> _TASKS_:
1. List every possible cause of the leg symptoms that ChatGPT names in the transcript of the discussion about ChatGPT and medical information.
2. Extend the transcript of the discussion about ChatGPT and medical information, picking up right after its last sentence.

Um I'm a 60--the vignette, I'm a 65-year-old woman with a history of high blood pressure and have had leg pain and swelling for the past five days in one of my legs. I was recently hospitalized for pneumonia and had been recuperating at home. I started walking, my right leg became red, painful, tender, and swollen. What is likely causing your symptoms? 

ChatGPT responds, 'Your symptoms of leg pain, swelling, redness, and tenderness after a recent hospitalization for pneumonia could be indicative of deep vein thrombosis or a blood clot. 

It's important that you seek medical attention as soon as possible as DVT can be serious and lead to other compilations such as pulmonary embolism.  

Other possible causes of leg swelling and pain include in in an injury--' That's interesting.  '--cellulitis, a skin infection, or lymphedema, an accumulation of lymphatic fluid. Your doctor can perform a physical examination and imaging test such as ultrasound.' And then how quickly should I seek medical care? Probably really really fucking soon. And it does say at least it matches it--this is better than the Glass AI thing it it says if you have DVT you need to go ASAP.  

Um, 'The faster you receive a diagnosis and appropriate treatment, the lower the risk of complications. In some cases DVT can lead to serious health health problems.' So it says pulmonary embolism.  

Um yeah. So okay so said--oh so they had done this they tend to they they tested these samples. I mean that's that's also I mean to to give it what the hook that this is um like Googling, I mean I don't think anybody is is giving that deep kind of vignettes like to Google. Uh where they say like I was in the hospital, I had pneumonia. All these, yeah. 

EMILY M. BENDER Yeah and that's that's not how someone would probably, especially assuming they're in distress they're not going to write it out that  way. And they they do say that's probably not how someone would say it um but also--this is the thing I couldn't think of before--with ChatGPT remember we know nothing about the training data, right. These vignettes could have been in the training data. 

ALEX HANNA: Yeah, that's right we you know there's a huge problem with data leakage, which we've talked about before. I--I and I also wanna I also want to say something and I mean like this maybe slightly controversial and I don't care but like one shouldn't ignore the kind of role that like searching has. Especially in cases in which health data is not um like readily available. And I say this basically because every single trans person I know, including myself, has you know how to do so much research on their own. 

And so much of the research and so much of this understanding of medical conditions comes from like community discussions, and comes from understandings of you know what these things are. I mean you basically kind of have to be a junior endocrinologist to manage your own health in many in many cases.  

Um but you really need to know where this stuff comes from, right, whether it's kind of a community source or from you know a real source or it's been peer reviewed uh. 

EMILY M. BENDER Exactly. 

ALEX HANNA: If you guys don't know where the provenance from this is then you're just like what is this telling me? 

EMILY M. BENDER And and when you're learning to gather that information you're also building your information literacy right? What are the reliable sources, where are the communities, and where are the sort of like crank web pages that are trying to draw people in? How do you tell the difference? And when you're looking at even you know community-provided information, you know is that--what's the source of that?

> _RECORDED DATA_:
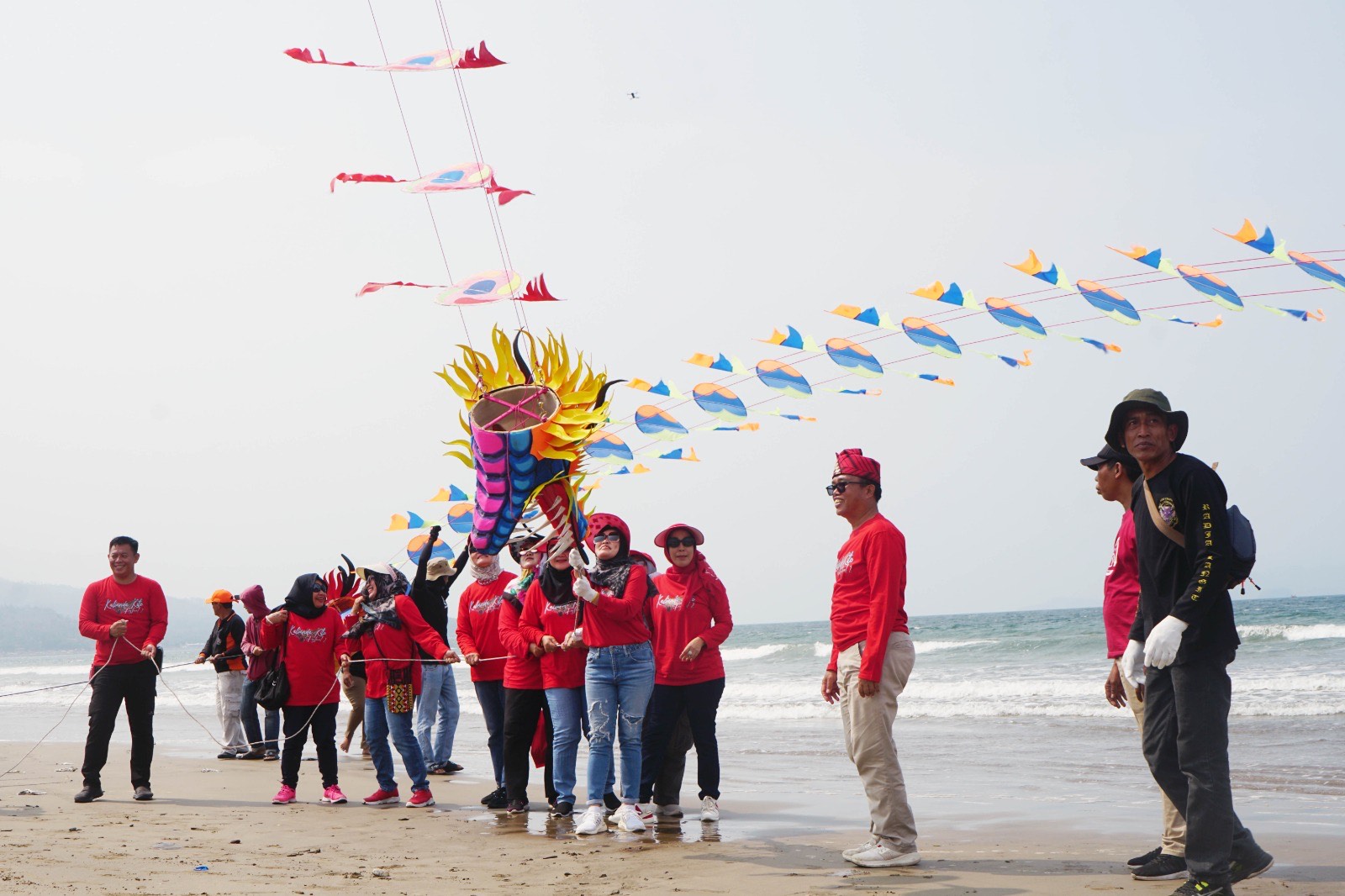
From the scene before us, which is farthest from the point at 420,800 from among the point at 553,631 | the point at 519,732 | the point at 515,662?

> _EXPECTED RESPONSES_:
1. Deep vein thrombosis (a blood clot), an injury, cellulitis (a skin infection), and lymphedema (an accumulation of lymphatic fluid).

2.
Is it something that somebody tried and it worked for them? That's that's a kind of information. Is it something that somebody learned from their own reading of the medical literature or for some senior endocrinologist they got to talk with et cetera. 

You sort of learned how to put all that together and the problem with something like ChatGPT is it cuts all that off. I think this is where you were going, right, like it it gives you authoritative-sounding information and you have no way to locate that in the larger space and that's harmful for your for you in that moment where you're looking at that one piece of information, and it's also harmful harmful to your ongoing ability to sort of build that internal model that you have of what's out there and how I relate information sources to each other. Yeah. 

ALEX HANNA: Yeah absolutely. 

EMILY M. BENDER Absolutely. And this is really frustrating.

ALEX HANNA: All right, we have 10 minutes left. Should we go into into Fresh AI Hell? I want to call out M's comment of talking about waiting for the right-wing boogeyman of the secret trans AI ethics cabal. Yeah. 

EMILY M. BENDER I love it I love it. Okay we've got one more health thing that we can do as sort of like a transition to Fresh AI Hell. Do we have a Fresh AI Hell song performance from you this time Alex? 

ALEX HANNA: Um sure um. [ Singing ] Fresh AI Hell. Fresh AI Hell. Why go to hell when it's here right now? [ Laughter ] Wow that took a dark turn. All right anyways. 

EMILY M. BENDER Well, 'My watch thinks I'm dead.' So this is a piece from The New York Times, actually. New York Times really really mixed bag, always. 

ALEX HANNA: Really really boofing it this--these days. 

EMILY M. BENDER Yeah um. But this one was I think good reporting. So, 'My watch thinks I'm dead,' um where um how looking at the impact on 911 systems--and for those not in the US that's our emergency response system--from the sort of externalities of Apple devices set up to automatically alert 911 if the Apple device thinks it's detected a fall. And apparently the motion involved in skiing um sets it off all the time. And so the 911 this this um is looking at let's see Summit County, which I wanted to say is Colorado. 

Yes. Um uh and what was happening and they eventually had to just like stop responding to anything that came from an Apple device. Um and I think that that's a really important thing to think about as we set up automated systems um because, and this is a point that I associate with Meg Mitchell but she might point to someone else for it, um automation scales harm, right. 

And also thinking of your um your paper, 'Against Scale,' Alex. Um so if you set something up that can do something wrong and you set it up so that it happens over and over again automatically then that harm can go from okay that was kind of annoying to this can actually be a denial of service attack on the 911 system.  

ALEX HANNA: And we're also in the case where like 911 and dispatch is already incredibly  understaffed overworked, et cetera, um and I'm wondering you know like I don't--did they talk in this article about the actual kind of like where the false positives are coming from because it's sort of like--

EMILY M. BENDER They do, yeah.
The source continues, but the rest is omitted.